Minister for Physical Infrastructure Development of Koshi Province
- In office 13 September 2024 – 6 January 2026
- Governor: Parshuram Khapung
- Chief Minister: Hikmat Kumar Karki
- Preceded by: Ganesh Prasad Upreti
- Succeeded by: Pradip Kumar Sunuwar

Minister for Health of Koshi Province
- In office 24 October 2024 – 6 January 2026
- Governor: Parshuram Khapung
- Chief Minister: Hikmat Kumar Karki
- Preceded by: Rajendra Karki
- Succeeded by: Man Bahadur Limbu

Member of the Koshi Provincial Assembly
- Incumbent
- Assumed office 26 December 2022
- Preceded by: Ram Kumar Rai
- Constituency: Khotang 1(B)

Personal details
- Born: 29 June 1978 (age 47) Yamkhya, Khotang, Kingdom of Nepal
- Party: Nepali Congress

= Bhupendra Rai =

Nepalese politician

Bhupendra Rai (भुपेन्द्र राई) is a Nepalese politician who had served as the Minister for Physical Infrastructure Development of Koshi Province from 2024 to 2026, and was addition appointed as the Minister for Health on 2024 to 2026.
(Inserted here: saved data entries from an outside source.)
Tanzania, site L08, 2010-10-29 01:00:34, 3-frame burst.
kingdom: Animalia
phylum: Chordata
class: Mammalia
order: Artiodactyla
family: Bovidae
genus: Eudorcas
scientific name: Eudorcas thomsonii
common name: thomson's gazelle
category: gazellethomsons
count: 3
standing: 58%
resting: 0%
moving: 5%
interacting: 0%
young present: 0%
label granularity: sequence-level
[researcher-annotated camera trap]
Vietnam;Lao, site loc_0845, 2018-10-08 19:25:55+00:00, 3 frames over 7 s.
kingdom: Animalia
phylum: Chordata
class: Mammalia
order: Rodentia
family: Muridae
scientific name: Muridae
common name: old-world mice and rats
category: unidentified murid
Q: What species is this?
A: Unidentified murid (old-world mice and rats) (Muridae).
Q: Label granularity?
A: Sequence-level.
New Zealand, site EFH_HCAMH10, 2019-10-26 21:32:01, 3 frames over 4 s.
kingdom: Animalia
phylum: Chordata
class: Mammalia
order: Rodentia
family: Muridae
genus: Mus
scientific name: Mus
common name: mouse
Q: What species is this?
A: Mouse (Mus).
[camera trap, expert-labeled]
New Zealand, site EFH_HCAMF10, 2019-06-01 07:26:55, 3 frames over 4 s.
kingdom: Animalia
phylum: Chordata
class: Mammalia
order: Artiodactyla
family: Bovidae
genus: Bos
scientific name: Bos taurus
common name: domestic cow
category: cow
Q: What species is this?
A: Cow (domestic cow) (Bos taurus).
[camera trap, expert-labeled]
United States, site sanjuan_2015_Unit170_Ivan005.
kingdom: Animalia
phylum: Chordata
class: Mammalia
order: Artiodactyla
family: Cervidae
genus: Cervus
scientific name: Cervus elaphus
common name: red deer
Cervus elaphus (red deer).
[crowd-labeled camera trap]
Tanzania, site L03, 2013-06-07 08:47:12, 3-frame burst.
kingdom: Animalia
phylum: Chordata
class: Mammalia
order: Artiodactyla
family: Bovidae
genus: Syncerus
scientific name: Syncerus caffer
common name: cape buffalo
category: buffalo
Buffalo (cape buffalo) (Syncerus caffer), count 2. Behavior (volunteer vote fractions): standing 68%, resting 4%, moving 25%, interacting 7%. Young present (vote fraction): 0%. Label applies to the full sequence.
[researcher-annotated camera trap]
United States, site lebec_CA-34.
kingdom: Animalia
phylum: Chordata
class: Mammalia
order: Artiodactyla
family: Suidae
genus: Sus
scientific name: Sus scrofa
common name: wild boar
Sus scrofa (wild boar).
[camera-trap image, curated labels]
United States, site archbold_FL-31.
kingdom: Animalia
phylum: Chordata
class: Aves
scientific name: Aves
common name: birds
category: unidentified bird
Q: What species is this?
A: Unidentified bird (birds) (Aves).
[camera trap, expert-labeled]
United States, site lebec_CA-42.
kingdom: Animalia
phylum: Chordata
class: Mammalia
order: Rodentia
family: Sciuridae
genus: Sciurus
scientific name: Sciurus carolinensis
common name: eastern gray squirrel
He is also serving as a member of the Koshi Provincial Assembly. In the 2022 Nepalese provincial election, he won the election from Khotang 1(B) (constituency). Rai is also serving as a general secretary of the Nepali Congress, Koshi Province. He was elected general secretary in the 14th general convention of Nepali Congress. Rai had served as the chief whip of the Nepali Congress party and also the former chairperson of the Diprung Rural Municipality.